In all but one of the failed drugs, there were only two studies in pediatric MDD. For the remaining failed drug, there were three pediatric MDD studies. Among the failed drugs, there was one drug where one of the two studies was positive (Celexa), and two others (Zoloft and Serzone) where the results, while negative by our usual standards, were at least trending toward positive in one of the two studies.

It has been observed that the published literature gives a somewhat different perspective, suggesting more positivity in two of these programs. A published paper describes one of the Paxil studies as positive on most of the secondary endpoints, while acknowledging that it failed on the primary endpoint. Another paper describes the Zoloft program as positive, based on a pooling of two similarly designed studies that, when looked at individually, failed. As noted, except for Prozac, we do not believe effectiveness has been shown for any agent in pediatric MDD.

CONCLUSION

FDA was the first to identify a concern about suicidality in several of the submitted pediatric studies. We evaluated the data closely and raised serious questions about its adequacy. We then took the initiative to acquire further relevant data from sponsors and used expertise outside the Agency to access the reports of suicidality thoroughly. FDA’s assessment on this issue is designed to achieve the most scientifically rigorous review possible. The Columbia University classification project has provided the Agency with a credible basis for analyzing the risks of these drug products.
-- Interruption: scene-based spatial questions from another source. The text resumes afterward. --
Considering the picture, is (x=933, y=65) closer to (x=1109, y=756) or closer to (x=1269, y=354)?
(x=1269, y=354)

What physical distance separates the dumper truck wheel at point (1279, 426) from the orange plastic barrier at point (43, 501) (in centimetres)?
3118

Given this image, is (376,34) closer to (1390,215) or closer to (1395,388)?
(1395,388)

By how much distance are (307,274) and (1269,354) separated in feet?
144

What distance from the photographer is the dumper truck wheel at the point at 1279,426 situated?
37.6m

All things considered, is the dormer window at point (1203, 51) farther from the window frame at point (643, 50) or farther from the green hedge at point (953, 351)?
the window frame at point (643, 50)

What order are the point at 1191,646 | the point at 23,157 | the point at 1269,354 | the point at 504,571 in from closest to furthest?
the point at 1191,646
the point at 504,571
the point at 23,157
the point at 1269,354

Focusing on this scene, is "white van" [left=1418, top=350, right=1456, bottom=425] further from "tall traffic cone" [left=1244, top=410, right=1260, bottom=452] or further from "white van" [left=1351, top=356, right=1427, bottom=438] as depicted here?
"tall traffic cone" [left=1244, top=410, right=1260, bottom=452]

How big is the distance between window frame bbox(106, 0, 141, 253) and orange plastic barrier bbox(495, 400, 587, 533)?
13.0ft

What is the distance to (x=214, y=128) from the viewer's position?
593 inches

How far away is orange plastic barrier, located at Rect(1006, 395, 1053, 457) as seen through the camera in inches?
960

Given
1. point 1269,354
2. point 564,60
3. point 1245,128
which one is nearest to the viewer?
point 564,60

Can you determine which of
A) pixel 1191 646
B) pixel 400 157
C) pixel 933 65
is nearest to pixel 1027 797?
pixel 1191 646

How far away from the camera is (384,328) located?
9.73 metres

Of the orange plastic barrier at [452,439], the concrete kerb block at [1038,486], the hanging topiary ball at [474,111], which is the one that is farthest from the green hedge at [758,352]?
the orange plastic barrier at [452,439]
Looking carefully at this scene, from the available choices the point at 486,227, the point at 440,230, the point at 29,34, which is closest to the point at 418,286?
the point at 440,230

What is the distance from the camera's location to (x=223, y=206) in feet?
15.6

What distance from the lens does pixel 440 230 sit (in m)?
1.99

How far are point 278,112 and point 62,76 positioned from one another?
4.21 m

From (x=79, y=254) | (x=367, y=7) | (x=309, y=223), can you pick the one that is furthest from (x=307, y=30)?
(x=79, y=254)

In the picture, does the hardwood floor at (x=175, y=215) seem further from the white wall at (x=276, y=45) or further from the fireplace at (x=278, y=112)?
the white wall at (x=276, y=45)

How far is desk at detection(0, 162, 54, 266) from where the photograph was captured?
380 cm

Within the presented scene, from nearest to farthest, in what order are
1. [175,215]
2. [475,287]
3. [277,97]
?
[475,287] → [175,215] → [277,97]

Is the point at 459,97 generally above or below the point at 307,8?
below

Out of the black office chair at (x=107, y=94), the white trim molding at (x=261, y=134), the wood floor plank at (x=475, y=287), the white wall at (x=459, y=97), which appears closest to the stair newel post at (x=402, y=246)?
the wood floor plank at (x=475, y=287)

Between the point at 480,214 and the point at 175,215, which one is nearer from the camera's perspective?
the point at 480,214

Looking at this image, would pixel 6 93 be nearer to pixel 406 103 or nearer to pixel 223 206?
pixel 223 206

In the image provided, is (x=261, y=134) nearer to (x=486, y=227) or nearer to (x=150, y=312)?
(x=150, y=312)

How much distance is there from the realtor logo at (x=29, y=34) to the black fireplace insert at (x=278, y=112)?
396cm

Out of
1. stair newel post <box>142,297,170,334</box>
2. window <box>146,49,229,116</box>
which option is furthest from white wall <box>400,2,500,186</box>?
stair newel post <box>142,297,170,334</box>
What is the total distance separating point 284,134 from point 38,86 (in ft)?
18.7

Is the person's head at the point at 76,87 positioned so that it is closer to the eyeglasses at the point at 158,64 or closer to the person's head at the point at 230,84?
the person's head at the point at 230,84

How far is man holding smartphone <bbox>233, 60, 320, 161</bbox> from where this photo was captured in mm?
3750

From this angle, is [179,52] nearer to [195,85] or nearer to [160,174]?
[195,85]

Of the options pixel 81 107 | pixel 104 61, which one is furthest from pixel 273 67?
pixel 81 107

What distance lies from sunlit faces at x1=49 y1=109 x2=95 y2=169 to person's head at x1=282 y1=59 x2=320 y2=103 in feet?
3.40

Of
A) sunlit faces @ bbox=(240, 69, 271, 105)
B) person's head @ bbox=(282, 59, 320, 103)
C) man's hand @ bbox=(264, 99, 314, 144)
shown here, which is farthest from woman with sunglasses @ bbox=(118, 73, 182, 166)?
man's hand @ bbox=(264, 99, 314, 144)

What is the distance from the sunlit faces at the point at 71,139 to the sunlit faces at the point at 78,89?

The results of pediatric depression studies to date raise very important problems. First, the poor effectiveness results, except for Prozac, make it very difficult for practitioners to know what to do to treat a very serious, life-threatening illness. While we believe that these drugs may be effective in children, studies have not shown this to be true. Second, and of equal importance, the analyses we initiated in 2002 appear to show that the drugs in the pediatric controlled depression trials can lead to suicidal behaviors or thinking. While no suicides occurred in the trials, suicides certainly have been reported in treated patients, and the devastating results of these suicides were a critical part of the February 2, 2004, Advisory Committee meeting.

FDA generally supports the recommendations that were recently made to the Agency by the Psychopharmacologic Drugs Pediatric Advisory Committees regarding reports of an increased risk of suicidality associated with the use of certain anti-depressants in pediatric patients. FDA has begun working expeditiously to adopt new labeling to enhance the warnings associated with the use of anti-depressants and to bolster the information provided to patients when these drugs are dispensed.

Thank you for inviting us today to discuss this important subject. We would be glad to answer your questions.